Сейчас бы я назвал это заявление смешным, но тогда я ждал какого-то жеста, слов возмущения, но секретарь не шевельнулся, даже не взглянул на меня. Он смотрел на гладкую, черную поверхность стола, будто читал написанную на дереве фразу, которую произнес через несколько секунд:

— Идите! И действуйте удобоваримым для вас образом, — не глядя в мою сторону и даже не привстав, сказал он.

От этого «удобоваримым» я покраснел и вышел, не попрощавшись. На улице шел дождь, и я приказал портье взять для меня коляску. Я все еще казался себе князем, хотя и было понятно, что я снова Голубчик. Кропоткиным я мог побыть еще пару дней.

Но, несмотря на то что я возвращался к моему прежнему существованию и моему старому имени, мне, друзья мои, было хорошо. Поверьте мне, я был доволен. И если меня тогда что-нибудь беспокоило, так это то, что я не смог помочь Ханне Лее. Однако я думал, что случай еще предоставит мне возможность искупить все то зло, что я совершил. И если мне не удастся спастись, то хотя бы немного очиститься.

Мне было хорошо.

В гостиницу я вернулся довольно поздно, когда в холле уже горели лампочки.

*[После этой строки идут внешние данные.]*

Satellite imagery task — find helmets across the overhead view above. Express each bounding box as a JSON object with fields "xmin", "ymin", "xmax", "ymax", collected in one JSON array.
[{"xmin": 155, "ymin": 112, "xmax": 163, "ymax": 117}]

Мне сказали, что в кабинете меня ожидает какой-то господин.

Я подумал, что это Лакатос и, ничего не говоря, отправился в кабинет. К моему большому удивлению моего друга Лакатоса в комнате не было — с широкого кресла за одним из письменных столов поднялся экстравагантный портной, «творец высокой моды».

В кабинете была полутьма, на других столах горели лампы под зелеными абажурами, но казалось, что свет от них еще больше затемняет комнату. Эти лампы показались мне сосудами с ядом.

При таком странном освещении широкое, желтоватое лицо господина Шаррона выглядело, как тесто, набухающее в печи. И чем ближе он ко мне подступал, тем шире становилось его вязкое лицо, даже в сравнении со слишком просторной, летящей одеждой, больше подходящей женщине. Он поклонился мне, как поклонился бы квадратный шар. Я не мог поверить, что передо мной стоит живой, реальный человек.